> **THE TASKS**
1 – In the blog post on charitable giving, what pitch did some preachers use to encourage people to tithe?
2 – Reproduce the blog post on charitable giving word for word, from "Why do people" up to and including "church’s financial income.".
3 – Carry on the blog post on charitable giving, starting after its final sentence.
— start of DOCUMENT EXCERPT —
Showing posts with label Carnegie (Andrew). Show all posts
Showing posts with label Carnegie (Andrew). Show all posts

Tuesday, October 5, 2021

What about Altruism/Charity/Philanthropy?

Why do people give money to needy people or public causes? Why should people make charitable or philanthropic contributions? What is altruism and how can it best be implemented? These are questions worth careful consideration.  

Give because of Greed?

Some of us grew up in churches that stressed tithing—and I have been a tither my whole life and encouraged tithing when I was a pastor. But I never told people that tithing was a means for receiving God’s blessings and to receive more from God than they ever gave to God and God’s work.

There are preachers, though, who have appealed to people’s “greed” to encourage them to tithe. “If you tithe, God will reward you by increasing your income” was the appalling “pitch” some preachers used, seeking to bolster the church’s financial income.

More generally, there are those who give because of the “greedy” desire for the good feelings they get from contributing to the emotional appeals by charitable organizations and/or needy people.

Perhaps greed is too strong a word to use here, but I simply mean the strong desire to get more of something, such as more blessings and (maybe) money or more feelings of self-satisfaction.
— end of DOCUMENT EXCERPT —
— start of GIVEN DATA —
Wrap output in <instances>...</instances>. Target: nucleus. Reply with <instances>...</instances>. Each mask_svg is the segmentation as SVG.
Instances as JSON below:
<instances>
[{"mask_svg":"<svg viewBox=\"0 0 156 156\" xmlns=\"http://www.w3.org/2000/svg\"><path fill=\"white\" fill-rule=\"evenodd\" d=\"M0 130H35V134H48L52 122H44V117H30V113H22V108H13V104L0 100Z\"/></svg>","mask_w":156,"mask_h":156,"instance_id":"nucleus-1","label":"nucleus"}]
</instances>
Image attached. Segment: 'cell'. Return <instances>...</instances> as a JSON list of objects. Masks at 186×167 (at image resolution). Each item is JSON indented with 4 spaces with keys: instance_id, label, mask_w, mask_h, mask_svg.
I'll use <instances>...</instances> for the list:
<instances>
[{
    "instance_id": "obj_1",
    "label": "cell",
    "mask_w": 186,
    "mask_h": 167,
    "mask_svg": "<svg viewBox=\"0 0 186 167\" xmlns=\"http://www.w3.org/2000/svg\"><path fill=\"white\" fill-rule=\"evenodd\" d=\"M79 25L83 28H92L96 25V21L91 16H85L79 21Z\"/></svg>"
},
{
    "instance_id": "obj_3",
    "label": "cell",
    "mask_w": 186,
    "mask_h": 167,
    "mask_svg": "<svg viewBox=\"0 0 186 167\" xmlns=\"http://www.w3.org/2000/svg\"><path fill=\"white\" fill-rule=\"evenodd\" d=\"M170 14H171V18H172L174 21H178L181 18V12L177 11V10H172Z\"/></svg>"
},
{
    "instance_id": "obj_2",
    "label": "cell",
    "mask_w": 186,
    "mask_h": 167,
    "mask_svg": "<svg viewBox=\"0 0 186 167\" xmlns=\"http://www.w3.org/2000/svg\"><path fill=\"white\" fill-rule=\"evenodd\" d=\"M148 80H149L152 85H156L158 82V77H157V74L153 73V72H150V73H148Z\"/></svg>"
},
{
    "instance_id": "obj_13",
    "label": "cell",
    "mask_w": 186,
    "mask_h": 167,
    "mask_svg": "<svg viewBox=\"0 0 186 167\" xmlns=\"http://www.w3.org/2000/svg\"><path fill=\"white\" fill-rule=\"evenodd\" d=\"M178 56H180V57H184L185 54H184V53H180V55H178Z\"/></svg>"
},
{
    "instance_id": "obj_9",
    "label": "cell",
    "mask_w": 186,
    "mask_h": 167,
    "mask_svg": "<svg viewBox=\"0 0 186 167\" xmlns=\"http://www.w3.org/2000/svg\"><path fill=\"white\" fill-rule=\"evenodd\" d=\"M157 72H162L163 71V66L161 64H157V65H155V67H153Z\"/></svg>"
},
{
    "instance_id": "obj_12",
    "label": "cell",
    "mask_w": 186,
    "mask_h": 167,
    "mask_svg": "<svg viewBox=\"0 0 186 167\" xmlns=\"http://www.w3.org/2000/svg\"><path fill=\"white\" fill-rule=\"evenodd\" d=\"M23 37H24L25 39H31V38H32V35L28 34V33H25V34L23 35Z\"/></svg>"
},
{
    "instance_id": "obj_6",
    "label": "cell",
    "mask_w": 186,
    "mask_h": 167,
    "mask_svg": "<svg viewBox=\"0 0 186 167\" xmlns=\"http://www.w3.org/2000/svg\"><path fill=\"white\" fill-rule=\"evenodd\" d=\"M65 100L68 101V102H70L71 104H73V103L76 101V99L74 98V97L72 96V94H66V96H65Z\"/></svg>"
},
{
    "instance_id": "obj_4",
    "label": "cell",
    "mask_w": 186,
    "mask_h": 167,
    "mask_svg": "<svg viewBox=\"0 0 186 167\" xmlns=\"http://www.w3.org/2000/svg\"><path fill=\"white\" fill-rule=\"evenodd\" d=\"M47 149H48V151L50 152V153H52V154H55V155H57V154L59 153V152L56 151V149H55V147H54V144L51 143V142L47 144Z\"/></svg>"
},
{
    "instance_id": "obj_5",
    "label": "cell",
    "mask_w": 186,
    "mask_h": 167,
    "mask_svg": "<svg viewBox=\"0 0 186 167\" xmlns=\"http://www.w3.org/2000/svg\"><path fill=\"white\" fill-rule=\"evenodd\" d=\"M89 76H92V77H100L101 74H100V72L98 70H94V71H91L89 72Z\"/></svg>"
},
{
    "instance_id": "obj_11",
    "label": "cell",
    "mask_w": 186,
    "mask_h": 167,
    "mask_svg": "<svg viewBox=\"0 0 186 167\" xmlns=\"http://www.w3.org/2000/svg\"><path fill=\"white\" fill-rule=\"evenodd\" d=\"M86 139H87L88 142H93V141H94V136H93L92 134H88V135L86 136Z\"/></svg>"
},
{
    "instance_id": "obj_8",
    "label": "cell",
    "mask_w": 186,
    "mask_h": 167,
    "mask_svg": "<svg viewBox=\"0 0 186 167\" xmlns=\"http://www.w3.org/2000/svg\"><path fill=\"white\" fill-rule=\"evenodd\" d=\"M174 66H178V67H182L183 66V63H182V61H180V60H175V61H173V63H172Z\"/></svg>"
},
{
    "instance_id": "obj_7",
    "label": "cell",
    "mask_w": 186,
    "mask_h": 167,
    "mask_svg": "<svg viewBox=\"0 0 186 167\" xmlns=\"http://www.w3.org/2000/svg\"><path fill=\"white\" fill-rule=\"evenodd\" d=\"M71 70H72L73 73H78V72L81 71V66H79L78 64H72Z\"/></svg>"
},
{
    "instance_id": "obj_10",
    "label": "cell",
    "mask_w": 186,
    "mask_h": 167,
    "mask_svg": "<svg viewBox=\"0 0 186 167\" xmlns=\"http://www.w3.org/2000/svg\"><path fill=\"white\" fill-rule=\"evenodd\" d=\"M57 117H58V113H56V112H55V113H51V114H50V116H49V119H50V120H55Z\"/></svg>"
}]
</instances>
— end of GIVEN DATA —
> **THE ANSWERS**
1 – "If you tithe, God will reward you by increasing your income."

2 –
Why do people give money to needy people or public causes? Why should people make charitable or philanthropic contributions? What is altruism and how can it best be implemented? These are questions worth careful consideration.  

Give because of Greed?

Some of us grew up in churches that stressed tithing—and I have been a tither my whole life and encouraged tithing when I was a pastor. But I never told people that tithing was a means for receiving God’s blessings and to receive more from God than they ever gave to God and God’s work.

There are preachers, though, who have appealed to people’s “greed” to encourage them to tithe. “If you tithe, God will reward you by increasing your income” was the appalling “pitch” some preachers used, seeking to bolster the church’s financial income.

3 –
Give because of Guilt?

Historically, two of the most generous philanthropists in the U.S. were Andrew Carnegie and John D. Rockefeller.

Carnegie (1835~1919) made his fortune in the steel industry, and the wealth of Rockefeller (1839~1937) came largely from profits he made from the Standard Oil Company, which he established in 1870.

The philanthropy of those two industrialists is clearly visible in the worldwide Carnegie libraries and the work of the Rockefeller Foundation. And without doubt, multitudes of people have been helped by the philanthropic gifts of those two men .**

However, recently June and I have watched (on DVD) The Men Who Built America, the six-hour miniseries docudrama originally broadcast on the History Channel in 2012, and we have seen an apparently accurate portrayal of the ruthlessness of those two tycoons and the harm they did to so many.

Particularly horrifying were the catastrophic Johnstown Flood of 1889 and the Homestead Steel Mill Strike/Massacre of 1892. The docudrama clearly depicts Carnegie’s culpability in both of those tragedies.

That excellent miniseries, though, fails to note that those catastrophes occurred during the very time Walter Rauschenbusch was pastor in the Hell’s Kitchen area of New York City and beginning to emphasize what came to be known as the Social Gospel (see my 9/30 blog post).

Even though Carnegie had built a few libraries before those events that significantly tarnished his good name, most of his philanthropic work was after them and most likely at least partly rooted in his sense of guilt and his desire to restore his reputation.

Give because of Gratitude?

In the New Testament, Matthew quotes Jesus as saying, “Freely you have received; freely give” (10:8, NIV). Accordingly, it is obvious that the best reason for altruistic giving is not because of “greed” or guilt but because of gratitude.

A strong sense of gratitude goads us to give graciously to help others. But how is the best way to give? Just acting upon our subjective feelings may not be best.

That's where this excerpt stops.